Le repas se termina dans le calme et la famille Malcius s'installa dans le salon. La vaste pièce, éclairée par une lampe couronnée d'un abat-jour en toile, offrait des reflets ambrés somptueux. Tout le mobilier était en bois d'acajou, un matériau réputé pour tenir éloigné les mauvais démons du foyer. Un sofa en velours les accueillit, posé en face d'une cheminée en pierre éteinte.

— On fait un feu ? proposa Fleur.

— Pourquoi pas, ça me fera de l'exercice, s'enjoua Marc.

— En fait, il ne fait pas si froid, rectifia la jeune fille.

— Oui, vraiment, se pressa d'ajouter Mathilda.

— Pourtant moi je trouve qu'il fait frais. Vous êtes sûres que...

— Parfaitement certaines, répondirent d'une seule voix Fleur et Mathilda.

Clément et Felix eurent beaucoup de mal à contenir leur hilarité, si bien que Marc le remarqua. Il se tut un instant, attendit que s'enchaîne une nouvelle conversation, puis se leva d'un bond et braqua la paume de ses mains sur le foyer de la cheminée.

Mathilda et les enfants hurlèrent d'effroi et sautèrent par dessus le canapé qu'ils utilisèrent comme un bouclier.

— Je le savais ! s'écria Marc.

— Mon chéri, minauda sa femme, toujours dissimulée. Nous sommes certains que tu es capable d'allumer un feu. Mais depuis...

— C'était un accident ! Un malheureux accident !

— Dans lequel tu as fait brûler le camping-car, ricana Clément.

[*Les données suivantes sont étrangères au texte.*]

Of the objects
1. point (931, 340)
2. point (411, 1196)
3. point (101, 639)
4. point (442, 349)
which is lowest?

— Et ma psp, surenchérit Fleur.

— C'est juste qu'il nous faut encore un peu de temps mon chéri. Juste quelques...

— Années, lança Felix.

Des éclats de rire fusèrent de derrière le canapé, ceux de Mathilda bien plus bruyants que ses trois enfants rassemblés. Marc bougonna et quitta le salon pour monter à l'étage.

— Bon, je vais aller consoler votre père, sinon il va rester enfermé dans sa chambre toute la semaine. Allez vous coucher, il y a école demain.

Clément afficha une mine réjouie.

— Toi aussi tu montes te coucher. Ce n'est pas parce que tu as pris une année sabbatique de grandeur que tu peux déroger aux règles de la maison. Allez, zou !

Les trois enfants grimpèrent l'escalier et, comme à leur habitude, filèrent en douce jusqu'à la salle de jeu. Felix ferma la porte en veillant à ne pas relâcher la poignée trop brusquement. Ils s'affalèrent dans des sacs de billes géants, collés les uns aux autres, et contemplèrent le plafond.

— Alors gamin, impatient de rencontrer ton démon ? demanda Clément.

— Je ne sais pas trop, avoua Felix. Tout ce que je demande, c'est qu'il soit sympa. Je ne veux pas d'un bagarreur. Et encore moins d'un avare, d'un avide ou peu importe.

— C'est marrant, rebondit Fleur. Tu ne veux pas d'un démon violent ou vicieux, pourtant tu es fou amoureux d'une pétasse.

— Tu ne connais pas Maéva.

— Toi non plus à ce que je sache.

— Crois-moi frangin, s'il y a bien un démon à éviter, c'est les pétasses, lui assura Clément.